## WHAT THE TASK REQUIRES:
Return every record below exactly as written, omitting any pictures.

----

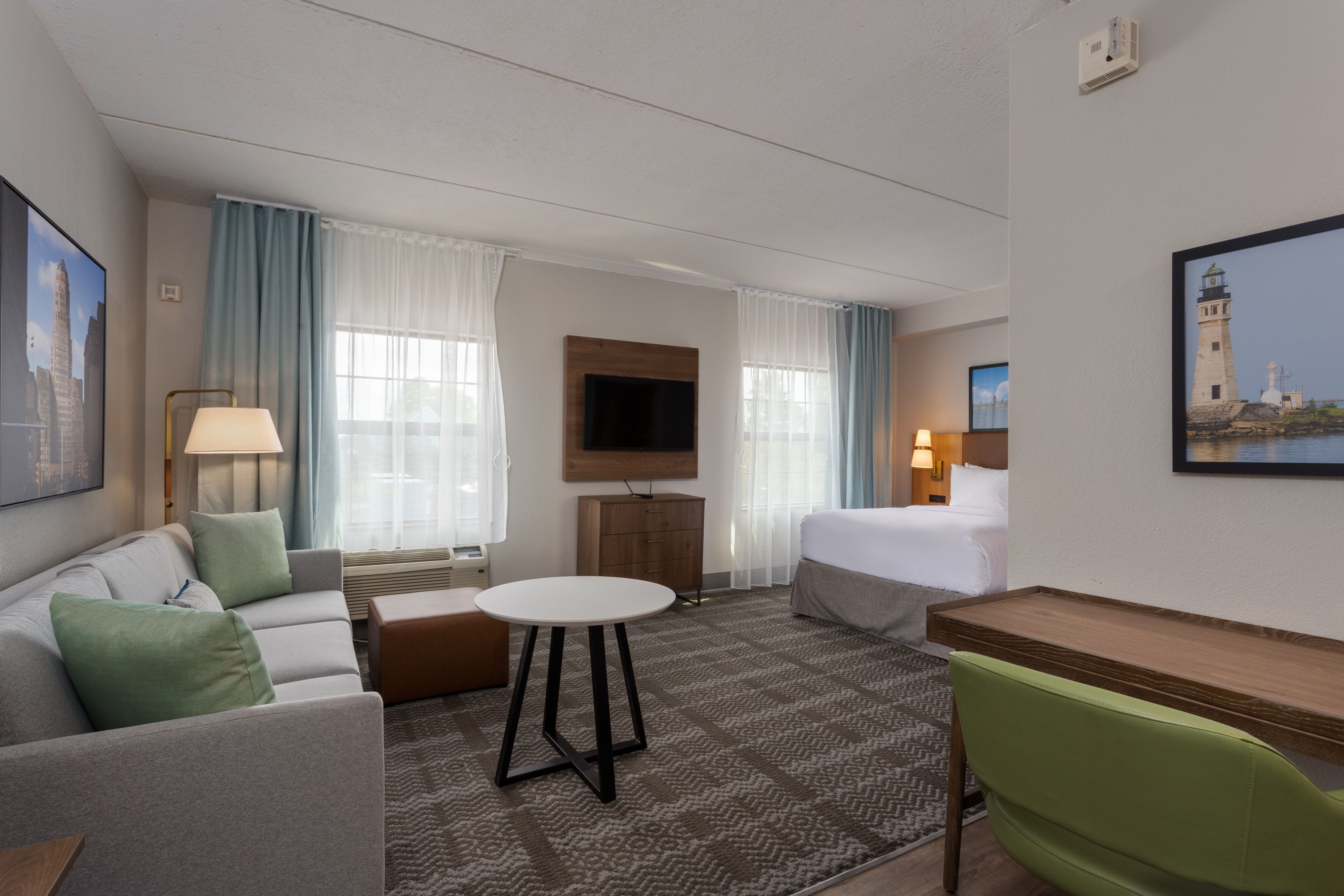 image Studio suite with sofa seating area, desk, and natural light.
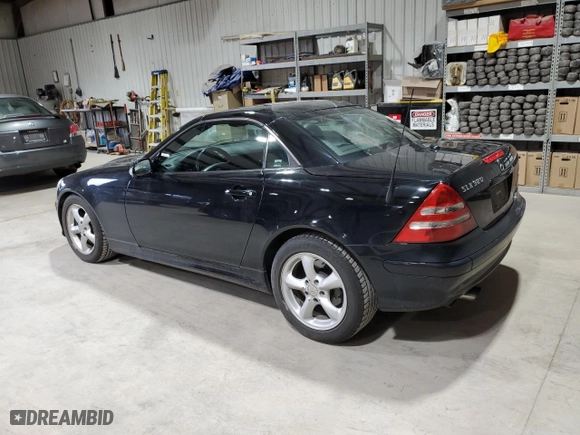 2003 Mercedes-Benz SLK-Class 3.2L with VIN WDBKK65F23F277574, listed as a Copart auction lot 82523004 with 112,143 mi miles and Clean Title. Bid and sale history available at carsss.com. Image 2.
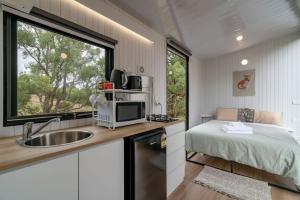 una cocina con fregadero y una cama en una habitación en The Meadows Tiny House, en Macclesfield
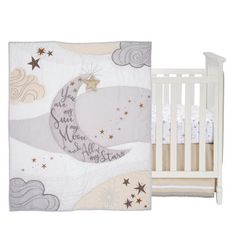 a white crib bed with a baby's name on the moon and stars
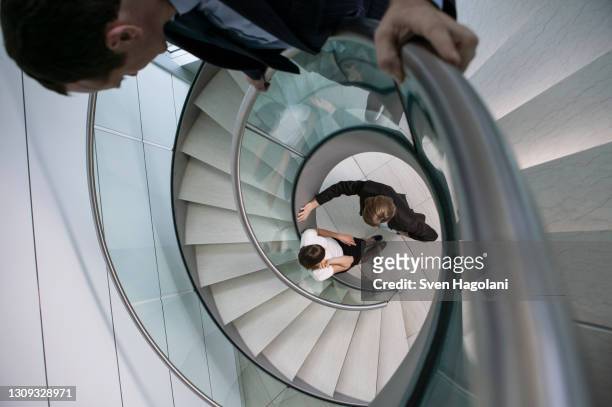 businessman watching colleagues talk at bottom of spiral staircase - witness bildbanksfoton och bilder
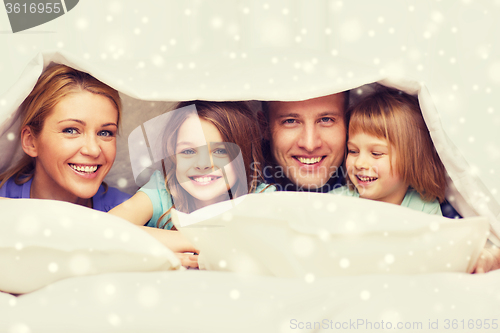 Image of happy family with two kids under blanket at home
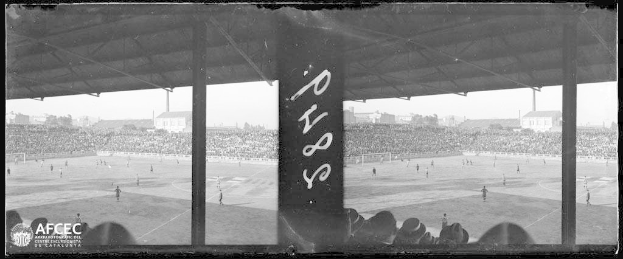 Ein Schwarz-Weiß-Foto eines Fußballspiels in einem Stadion, mit Spielern auf dem Rasen und Zuschauern in den Rängen, vor Gebäuden, Bäumen und einem klaren Himmel, mit dem Text "Piazza della Repubblica, Rom, Italien" in der unteren linken Ecke.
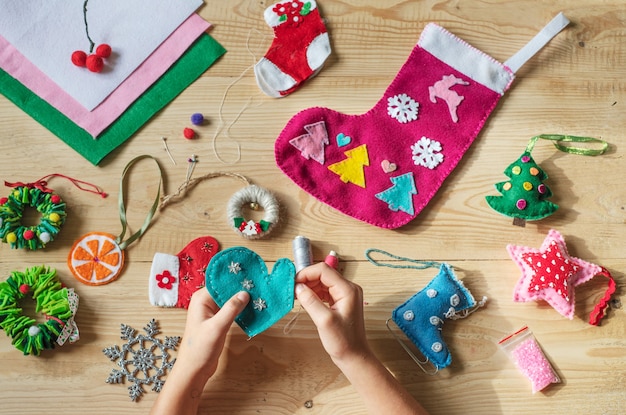 Manos sosteniendo la aguja y coser el corazón de fieltro para la decoración de navidad y año nuevo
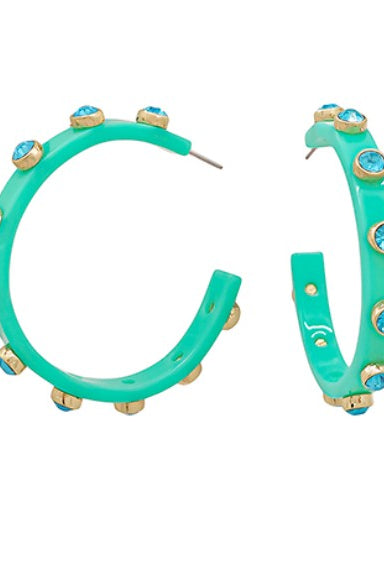Turquoise hoop earrings with gold accents on a white background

----

## WRITTEN REPLY:
 image Studio suite with sofa seating area, desk, and natural light.
 2003 Mercedes-Benz SLK-Class 3.2L with VIN WDBKK65F23F277574, listed as a Copart auction lot 82523004 with 112,143 mi miles and Clean Title. Bid and sale history available at carsss.com. Image 2.
 una cocina con fregadero y una cama en una habitación en The Meadows Tiny House, en Macclesfield
 a white crib bed with a baby's name on the moon and stars
 businessman watching colleagues talk at bottom of spiral staircase - witness bildbanksfoton och bilder
 Image of happy family with two kids under blanket at home
 Ein Schwarz-Weiß-Foto eines Fußballspiels in einem Stadion, mit Spielern auf dem Rasen und Zuschauern in den Rängen, vor Gebäuden, Bäumen und einem klaren Himmel, mit dem Text "Piazza della Repubblica, Rom, Italien" in der unteren linken Ecke.
 Manos sosteniendo la aguja y coser el corazón de fieltro para la decoración de navidad y año nuevo
Turquoise hoop earrings with gold accents on a white background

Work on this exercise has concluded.